● **Extracted information**
--------------------

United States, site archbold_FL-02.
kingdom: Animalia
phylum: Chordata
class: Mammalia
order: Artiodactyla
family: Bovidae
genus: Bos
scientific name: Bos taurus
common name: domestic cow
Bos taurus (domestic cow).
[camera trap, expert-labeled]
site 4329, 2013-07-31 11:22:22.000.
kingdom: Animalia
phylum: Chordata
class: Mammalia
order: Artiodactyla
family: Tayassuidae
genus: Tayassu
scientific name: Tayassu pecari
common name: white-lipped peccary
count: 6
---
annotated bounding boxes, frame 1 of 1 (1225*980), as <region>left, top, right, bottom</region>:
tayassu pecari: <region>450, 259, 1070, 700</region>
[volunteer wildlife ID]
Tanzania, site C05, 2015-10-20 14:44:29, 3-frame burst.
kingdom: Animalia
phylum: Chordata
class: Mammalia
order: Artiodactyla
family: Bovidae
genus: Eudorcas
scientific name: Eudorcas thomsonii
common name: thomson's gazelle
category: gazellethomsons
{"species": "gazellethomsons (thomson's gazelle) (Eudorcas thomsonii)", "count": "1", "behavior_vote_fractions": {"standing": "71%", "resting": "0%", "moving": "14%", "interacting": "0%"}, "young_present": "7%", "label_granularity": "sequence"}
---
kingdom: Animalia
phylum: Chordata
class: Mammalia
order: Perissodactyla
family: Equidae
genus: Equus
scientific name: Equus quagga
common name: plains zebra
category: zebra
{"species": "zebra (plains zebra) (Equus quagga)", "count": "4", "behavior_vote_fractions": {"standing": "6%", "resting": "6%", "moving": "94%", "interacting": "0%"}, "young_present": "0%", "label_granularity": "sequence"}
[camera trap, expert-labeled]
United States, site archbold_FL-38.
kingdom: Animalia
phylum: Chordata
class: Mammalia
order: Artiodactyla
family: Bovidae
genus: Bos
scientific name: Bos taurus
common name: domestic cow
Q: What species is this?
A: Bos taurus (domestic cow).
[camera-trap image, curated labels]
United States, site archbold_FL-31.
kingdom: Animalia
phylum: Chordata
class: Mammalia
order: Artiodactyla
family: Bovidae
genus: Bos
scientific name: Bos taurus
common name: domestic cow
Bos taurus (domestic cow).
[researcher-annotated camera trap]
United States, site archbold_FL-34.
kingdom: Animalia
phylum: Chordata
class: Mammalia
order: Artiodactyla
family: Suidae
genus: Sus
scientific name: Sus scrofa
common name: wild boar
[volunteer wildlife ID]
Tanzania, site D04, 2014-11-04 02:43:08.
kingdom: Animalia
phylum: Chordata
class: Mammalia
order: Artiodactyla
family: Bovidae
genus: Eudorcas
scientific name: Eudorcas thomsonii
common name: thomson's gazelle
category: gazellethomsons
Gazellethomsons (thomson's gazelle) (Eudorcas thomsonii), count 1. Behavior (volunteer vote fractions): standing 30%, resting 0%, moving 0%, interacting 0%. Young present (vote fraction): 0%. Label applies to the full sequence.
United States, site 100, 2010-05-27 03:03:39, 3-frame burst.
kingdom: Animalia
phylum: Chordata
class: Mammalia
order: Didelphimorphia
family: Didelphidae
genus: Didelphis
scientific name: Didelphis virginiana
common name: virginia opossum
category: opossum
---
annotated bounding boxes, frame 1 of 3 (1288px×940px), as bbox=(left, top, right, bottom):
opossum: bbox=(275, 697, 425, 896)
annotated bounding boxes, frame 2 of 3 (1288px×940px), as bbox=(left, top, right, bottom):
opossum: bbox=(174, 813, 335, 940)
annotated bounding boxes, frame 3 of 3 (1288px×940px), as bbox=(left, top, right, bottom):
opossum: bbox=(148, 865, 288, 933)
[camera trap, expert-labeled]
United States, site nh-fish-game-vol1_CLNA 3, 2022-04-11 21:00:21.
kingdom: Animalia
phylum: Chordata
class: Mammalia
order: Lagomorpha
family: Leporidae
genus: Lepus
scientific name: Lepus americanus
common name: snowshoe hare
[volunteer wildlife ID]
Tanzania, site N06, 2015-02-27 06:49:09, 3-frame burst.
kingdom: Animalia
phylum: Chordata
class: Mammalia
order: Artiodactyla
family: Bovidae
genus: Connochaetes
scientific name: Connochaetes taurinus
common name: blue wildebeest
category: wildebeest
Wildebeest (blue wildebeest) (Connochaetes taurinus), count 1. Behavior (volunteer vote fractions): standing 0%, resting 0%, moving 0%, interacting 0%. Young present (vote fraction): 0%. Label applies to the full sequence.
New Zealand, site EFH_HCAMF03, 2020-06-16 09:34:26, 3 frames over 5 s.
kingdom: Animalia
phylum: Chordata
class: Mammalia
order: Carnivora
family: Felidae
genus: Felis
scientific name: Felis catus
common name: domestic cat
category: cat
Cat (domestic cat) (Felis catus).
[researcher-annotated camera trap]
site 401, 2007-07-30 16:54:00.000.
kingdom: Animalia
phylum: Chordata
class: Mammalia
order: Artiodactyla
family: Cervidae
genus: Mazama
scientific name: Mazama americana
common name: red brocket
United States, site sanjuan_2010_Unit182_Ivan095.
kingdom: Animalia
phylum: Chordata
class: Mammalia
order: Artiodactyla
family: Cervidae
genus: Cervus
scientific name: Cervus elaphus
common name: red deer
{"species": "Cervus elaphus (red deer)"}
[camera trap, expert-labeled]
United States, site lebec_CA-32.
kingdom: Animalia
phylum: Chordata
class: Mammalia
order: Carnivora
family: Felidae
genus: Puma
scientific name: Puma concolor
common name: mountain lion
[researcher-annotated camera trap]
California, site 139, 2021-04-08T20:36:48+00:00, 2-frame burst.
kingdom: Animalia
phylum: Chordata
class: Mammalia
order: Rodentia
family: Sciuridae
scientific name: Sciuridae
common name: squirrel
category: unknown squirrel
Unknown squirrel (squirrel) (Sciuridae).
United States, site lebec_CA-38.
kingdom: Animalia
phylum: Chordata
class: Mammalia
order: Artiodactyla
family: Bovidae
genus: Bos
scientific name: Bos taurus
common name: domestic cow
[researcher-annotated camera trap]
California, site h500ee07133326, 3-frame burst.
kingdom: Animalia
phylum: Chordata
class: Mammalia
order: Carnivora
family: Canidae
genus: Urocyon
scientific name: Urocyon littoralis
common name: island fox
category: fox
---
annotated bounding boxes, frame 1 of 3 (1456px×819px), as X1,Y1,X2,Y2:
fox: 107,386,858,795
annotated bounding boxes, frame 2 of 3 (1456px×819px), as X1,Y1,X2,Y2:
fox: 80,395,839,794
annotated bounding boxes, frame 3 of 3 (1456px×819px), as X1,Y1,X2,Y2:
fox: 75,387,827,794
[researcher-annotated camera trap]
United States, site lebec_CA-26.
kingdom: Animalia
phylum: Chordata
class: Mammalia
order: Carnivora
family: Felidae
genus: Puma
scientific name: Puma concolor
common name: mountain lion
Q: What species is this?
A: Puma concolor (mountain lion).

--------------------

● **Task item**
Return all of the material above exactly as it stands.

● **Result below**
United States, site archbold_FL-02.
kingdom: Animalia
phylum: Chordata
class: Mammalia
order: Artiodactyla
family: Bovidae
genus: Bos
scientific name: Bos taurus
common name: domestic cow
Bos taurus (domestic cow).
[camera trap, expert-labeled]
site 4329, 2013-07-31 11:22:22.000.
kingdom: Animalia
phylum: Chordata
class: Mammalia
order: Artiodactyla
family: Tayassuidae
genus: Tayassu
scientific name: Tayassu pecari
common name: white-lipped peccary
count: 6
---
annotated bounding boxes, frame 1 of 1 (1225*980), as <region>left, top, right, bottom</region>:
tayassu pecari: <region>450, 259, 1070, 700</region>
[volunteer wildlife ID]
Tanzania, site C05, 2015-10-20 14:44:29, 3-frame burst.
kingdom: Animalia
phylum: Chordata
class: Mammalia
order: Artiodactyla
family: Bovidae
genus: Eudorcas
scientific name: Eudorcas thomsonii
common name: thomson's gazelle
category: gazellethomsons
{"species": "gazellethomsons (thomson's gazelle) (Eudorcas thomsonii)", "count": "1", "behavior_vote_fractions": {"standing": "71%", "resting": "0%", "moving": "14%", "interacting": "0%"}, "young_present": "7%", "label_granularity": "sequence"}
---
kingdom: Animalia
phylum: Chordata
class: Mammalia
order: Perissodactyla
family: Equidae
genus: Equus
scientific name: Equus quagga
common name: plains zebra
category: zebra
{"species": "zebra (plains zebra) (Equus quagga)", "count": "4", "behavior_vote_fractions": {"standing": "6%", "resting": "6%", "moving": "94%", "interacting": "0%"}, "young_present": "0%", "label_granularity": "sequence"}
[camera trap, expert-labeled]
United States, site archbold_FL-38.
kingdom: Animalia
phylum: Chordata
class: Mammalia
order: Artiodactyla
family: Bovidae
genus: Bos
scientific name: Bos taurus
common name: domestic cow
Q: What species is this?
A: Bos taurus (domestic cow).
[camera-trap image, curated labels]
United States, site archbold_FL-31.
kingdom: Animalia
phylum: Chordata
class: Mammalia
order: Artiodactyla
family: Bovidae
genus: Bos
scientific name: Bos taurus
common name: domestic cow
Bos taurus (domestic cow).
[researcher-annotated camera trap]
United States, site archbold_FL-34.
kingdom: Animalia
phylum: Chordata
class: Mammalia
order: Artiodactyla
family: Suidae
genus: Sus
scientific name: Sus scrofa
common name: wild boar
[volunteer wildlife ID]
Tanzania, site D04, 2014-11-04 02:43:08.
kingdom: Animalia
phylum: Chordata
class: Mammalia
order: Artiodactyla
family: Bovidae
genus: Eudorcas
scientific name: Eudorcas thomsonii
common name: thomson's gazelle
category: gazellethomsons
Gazellethomsons (thomson's gazelle) (Eudorcas thomsonii), count 1. Behavior (volunteer vote fractions): standing 30%, resting 0%, moving 0%, interacting 0%. Young present (vote fraction): 0%. Label applies to the full sequence.
United States, site 100, 2010-05-27 03:03:39, 3-frame burst.
kingdom: Animalia
phylum: Chordata
class: Mammalia
order: Didelphimorphia
family: Didelphidae
genus: Didelphis
scientific name: Didelphis virginiana
common name: virginia opossum
category: opossum
---
annotated bounding boxes, frame 1 of 3 (1288px×940px), as bbox=(left, top, right, bottom):
opossum: bbox=(275, 697, 425, 896)
annotated bounding boxes, frame 2 of 3 (1288px×940px), as bbox=(left, top, right, bottom):
opossum: bbox=(174, 813, 335, 940)
annotated bounding boxes, frame 3 of 3 (1288px×940px), as bbox=(left, top, right, bottom):
opossum: bbox=(148, 865, 288, 933)
[camera trap, expert-labeled]
United States, site nh-fish-game-vol1_CLNA 3, 2022-04-11 21:00:21.
kingdom: Animalia
phylum: Chordata
class: Mammalia
order: Lagomorpha
family: Leporidae
genus: Lepus
scientific name: Lepus americanus
common name: snowshoe hare
[volunteer wildlife ID]
Tanzania, site N06, 2015-02-27 06:49:09, 3-frame burst.
kingdom: Animalia
phylum: Chordata
class: Mammalia
order: Artiodactyla
family: Bovidae
genus: Connochaetes
scientific name: Connochaetes taurinus
common name: blue wildebeest
category: wildebeest
Wildebeest (blue wildebeest) (Connochaetes taurinus), count 1. Behavior (volunteer vote fractions): standing 0%, resting 0%, moving 0%, interacting 0%. Young present (vote fraction): 0%. Label applies to the full sequence.
New Zealand, site EFH_HCAMF03, 2020-06-16 09:34:26, 3 frames over 5 s.
kingdom: Animalia
phylum: Chordata
class: Mammalia
order: Carnivora
family: Felidae
genus: Felis
scientific name: Felis catus
common name: domestic cat
category: cat
Cat (domestic cat) (Felis catus).
[researcher-annotated camera trap]
site 401, 2007-07-30 16:54:00.000.
kingdom: Animalia
phylum: Chordata
class: Mammalia
order: Artiodactyla
family: Cervidae
genus: Mazama
scientific name: Mazama americana
common name: red brocket
United States, site sanjuan_2010_Unit182_Ivan095.
kingdom: Animalia
phylum: Chordata
class: Mammalia
order: Artiodactyla
family: Cervidae
genus: Cervus
scientific name: Cervus elaphus
common name: red deer
{"species": "Cervus elaphus (red deer)"}
[camera trap, expert-labeled]
United States, site lebec_CA-32.
kingdom: Animalia
phylum: Chordata
class: Mammalia
order: Carnivora
family: Felidae
genus: Puma
scientific name: Puma concolor
common name: mountain lion
[researcher-annotated camera trap]
California, site 139, 2021-04-08T20:36:48+00:00, 2-frame burst.
kingdom: Animalia
phylum: Chordata
class: Mammalia
order: Rodentia
family: Sciuridae
scientific name: Sciuridae
common name: squirrel
category: unknown squirrel
Unknown squirrel (squirrel) (Sciuridae).
United States, site lebec_CA-38.
kingdom: Animalia
phylum: Chordata
class: Mammalia
order: Artiodactyla
family: Bovidae
genus: Bos
scientific name: Bos taurus
common name: domestic cow
[researcher-annotated camera trap]
California, site h500ee07133326, 3-frame burst.
kingdom: Animalia
phylum: Chordata
class: Mammalia
order: Carnivora
family: Canidae
genus: Urocyon
scientific name: Urocyon littoralis
common name: island fox
category: fox
---
annotated bounding boxes, frame 1 of 3 (1456px×819px), as X1,Y1,X2,Y2:
fox: 107,386,858,795
annotated bounding boxes, frame 2 of 3 (1456px×819px), as X1,Y1,X2,Y2:
fox: 80,395,839,794
annotated bounding boxes, frame 3 of 3 (1456px×819px), as X1,Y1,X2,Y2:
fox: 75,387,827,794
[researcher-annotated camera trap]
United States, site lebec_CA-26.
kingdom: Animalia
phylum: Chordata
class: Mammalia
order: Carnivora
family: Felidae
genus: Puma
scientific name: Puma concolor
common name: mountain lion
Q: What species is this?
A: Puma concolor (mountain lion).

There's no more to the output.